- _Extracted information_
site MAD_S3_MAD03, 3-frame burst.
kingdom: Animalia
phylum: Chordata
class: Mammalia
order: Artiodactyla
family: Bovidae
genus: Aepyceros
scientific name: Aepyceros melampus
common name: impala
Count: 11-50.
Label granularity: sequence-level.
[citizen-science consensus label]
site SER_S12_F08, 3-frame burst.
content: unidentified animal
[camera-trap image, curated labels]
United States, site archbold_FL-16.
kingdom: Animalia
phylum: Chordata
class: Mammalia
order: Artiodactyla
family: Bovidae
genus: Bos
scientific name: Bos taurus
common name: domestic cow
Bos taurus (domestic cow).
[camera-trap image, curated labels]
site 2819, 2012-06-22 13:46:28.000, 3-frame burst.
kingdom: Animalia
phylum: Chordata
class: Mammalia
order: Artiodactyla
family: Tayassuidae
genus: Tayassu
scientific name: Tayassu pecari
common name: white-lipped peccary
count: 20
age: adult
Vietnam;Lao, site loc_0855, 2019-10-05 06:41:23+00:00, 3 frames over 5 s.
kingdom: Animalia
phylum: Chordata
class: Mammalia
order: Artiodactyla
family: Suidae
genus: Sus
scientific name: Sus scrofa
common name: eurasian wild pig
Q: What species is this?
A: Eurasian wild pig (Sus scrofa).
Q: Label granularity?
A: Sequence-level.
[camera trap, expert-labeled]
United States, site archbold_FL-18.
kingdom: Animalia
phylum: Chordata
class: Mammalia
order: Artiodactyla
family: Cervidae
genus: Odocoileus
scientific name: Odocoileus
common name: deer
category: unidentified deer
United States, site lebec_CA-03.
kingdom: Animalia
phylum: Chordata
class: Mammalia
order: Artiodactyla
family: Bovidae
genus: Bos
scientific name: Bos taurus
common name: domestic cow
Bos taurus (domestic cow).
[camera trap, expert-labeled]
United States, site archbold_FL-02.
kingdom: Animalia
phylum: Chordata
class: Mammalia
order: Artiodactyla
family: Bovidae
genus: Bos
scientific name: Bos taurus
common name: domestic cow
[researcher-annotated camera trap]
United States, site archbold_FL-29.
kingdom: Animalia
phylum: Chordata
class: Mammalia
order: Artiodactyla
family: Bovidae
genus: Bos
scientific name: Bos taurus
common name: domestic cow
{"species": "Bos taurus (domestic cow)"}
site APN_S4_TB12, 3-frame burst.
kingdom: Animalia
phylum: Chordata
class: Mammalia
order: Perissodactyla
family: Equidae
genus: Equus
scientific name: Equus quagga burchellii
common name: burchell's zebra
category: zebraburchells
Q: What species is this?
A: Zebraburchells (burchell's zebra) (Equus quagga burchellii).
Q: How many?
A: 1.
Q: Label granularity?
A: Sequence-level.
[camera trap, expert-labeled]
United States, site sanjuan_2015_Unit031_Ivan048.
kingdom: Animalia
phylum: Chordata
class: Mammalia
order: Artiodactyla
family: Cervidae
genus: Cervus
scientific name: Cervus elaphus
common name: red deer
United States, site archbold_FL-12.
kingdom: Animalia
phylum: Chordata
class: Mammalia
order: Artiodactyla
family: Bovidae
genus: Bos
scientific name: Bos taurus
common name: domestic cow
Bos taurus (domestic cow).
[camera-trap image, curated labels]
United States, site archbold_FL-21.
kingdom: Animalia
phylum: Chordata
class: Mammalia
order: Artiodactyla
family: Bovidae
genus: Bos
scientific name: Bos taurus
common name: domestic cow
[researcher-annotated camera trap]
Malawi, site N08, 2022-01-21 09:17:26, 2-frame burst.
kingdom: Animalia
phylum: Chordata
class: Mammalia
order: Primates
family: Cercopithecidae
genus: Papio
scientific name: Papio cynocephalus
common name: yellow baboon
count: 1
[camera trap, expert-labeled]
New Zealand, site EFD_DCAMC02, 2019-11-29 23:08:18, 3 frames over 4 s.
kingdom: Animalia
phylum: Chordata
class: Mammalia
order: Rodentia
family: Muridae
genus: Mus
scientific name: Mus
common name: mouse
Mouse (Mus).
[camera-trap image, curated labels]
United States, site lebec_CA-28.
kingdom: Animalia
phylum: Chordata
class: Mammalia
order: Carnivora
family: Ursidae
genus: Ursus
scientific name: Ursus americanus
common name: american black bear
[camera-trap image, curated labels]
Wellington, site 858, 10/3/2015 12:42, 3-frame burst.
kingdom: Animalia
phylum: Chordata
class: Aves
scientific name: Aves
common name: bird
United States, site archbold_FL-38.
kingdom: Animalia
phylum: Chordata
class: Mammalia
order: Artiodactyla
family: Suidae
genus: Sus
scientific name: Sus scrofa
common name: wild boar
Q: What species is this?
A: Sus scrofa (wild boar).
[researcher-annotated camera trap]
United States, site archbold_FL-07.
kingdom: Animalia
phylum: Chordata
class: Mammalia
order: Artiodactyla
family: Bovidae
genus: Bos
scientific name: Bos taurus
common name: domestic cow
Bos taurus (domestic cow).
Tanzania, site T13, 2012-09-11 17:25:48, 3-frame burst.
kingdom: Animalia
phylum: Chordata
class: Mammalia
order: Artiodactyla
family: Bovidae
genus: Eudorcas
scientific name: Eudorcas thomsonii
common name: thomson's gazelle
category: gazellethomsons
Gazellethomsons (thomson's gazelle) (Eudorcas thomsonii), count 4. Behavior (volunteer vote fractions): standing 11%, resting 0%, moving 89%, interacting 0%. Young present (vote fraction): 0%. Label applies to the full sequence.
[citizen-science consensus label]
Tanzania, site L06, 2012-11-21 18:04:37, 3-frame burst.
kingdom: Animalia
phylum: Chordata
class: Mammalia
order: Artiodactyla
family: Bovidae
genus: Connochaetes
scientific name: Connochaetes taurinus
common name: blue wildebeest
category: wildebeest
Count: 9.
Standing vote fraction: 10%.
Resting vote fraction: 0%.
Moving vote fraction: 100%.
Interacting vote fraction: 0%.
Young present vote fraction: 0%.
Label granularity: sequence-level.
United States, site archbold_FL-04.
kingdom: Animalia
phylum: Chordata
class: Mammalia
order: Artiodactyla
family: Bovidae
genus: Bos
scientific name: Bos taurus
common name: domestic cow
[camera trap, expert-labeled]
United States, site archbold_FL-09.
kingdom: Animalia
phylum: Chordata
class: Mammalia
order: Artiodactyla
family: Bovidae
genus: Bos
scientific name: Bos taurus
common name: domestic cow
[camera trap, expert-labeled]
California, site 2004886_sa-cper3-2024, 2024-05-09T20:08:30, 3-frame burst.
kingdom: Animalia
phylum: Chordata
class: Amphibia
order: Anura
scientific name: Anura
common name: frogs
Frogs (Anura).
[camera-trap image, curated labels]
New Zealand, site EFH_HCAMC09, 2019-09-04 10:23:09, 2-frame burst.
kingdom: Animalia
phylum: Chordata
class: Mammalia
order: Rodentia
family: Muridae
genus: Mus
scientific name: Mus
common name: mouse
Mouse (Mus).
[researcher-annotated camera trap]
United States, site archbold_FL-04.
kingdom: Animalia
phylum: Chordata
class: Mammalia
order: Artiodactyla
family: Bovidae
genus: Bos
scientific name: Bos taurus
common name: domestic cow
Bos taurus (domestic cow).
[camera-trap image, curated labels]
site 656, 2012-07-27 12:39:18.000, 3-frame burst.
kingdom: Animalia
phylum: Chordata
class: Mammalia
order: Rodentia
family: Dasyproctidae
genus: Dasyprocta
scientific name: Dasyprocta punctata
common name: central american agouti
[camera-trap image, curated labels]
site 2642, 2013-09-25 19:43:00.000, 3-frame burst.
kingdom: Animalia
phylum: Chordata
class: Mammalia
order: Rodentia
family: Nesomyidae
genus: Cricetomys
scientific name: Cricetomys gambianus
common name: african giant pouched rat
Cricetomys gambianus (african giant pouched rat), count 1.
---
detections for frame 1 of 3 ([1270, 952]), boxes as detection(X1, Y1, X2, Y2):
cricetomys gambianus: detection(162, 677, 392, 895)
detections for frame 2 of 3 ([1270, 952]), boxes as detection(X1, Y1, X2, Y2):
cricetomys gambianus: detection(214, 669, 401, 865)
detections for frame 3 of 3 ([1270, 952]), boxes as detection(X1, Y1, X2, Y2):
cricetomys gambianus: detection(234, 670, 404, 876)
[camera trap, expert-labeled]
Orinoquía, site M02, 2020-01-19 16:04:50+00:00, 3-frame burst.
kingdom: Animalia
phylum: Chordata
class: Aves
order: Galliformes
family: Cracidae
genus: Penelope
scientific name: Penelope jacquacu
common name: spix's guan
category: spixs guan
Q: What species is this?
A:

- _What the exercise asks_
Scan the material above for the string "frames", and copy every line where it is found.

- _Answer to this exercise_
Vietnam;Lao, site loc_0855, 2019-10-05 06:41:23+00:00, 3 frames over 5 s.
New Zealand, site EFD_DCAMC02, 2019-11-29 23:08:18, 3 frames over 4 s.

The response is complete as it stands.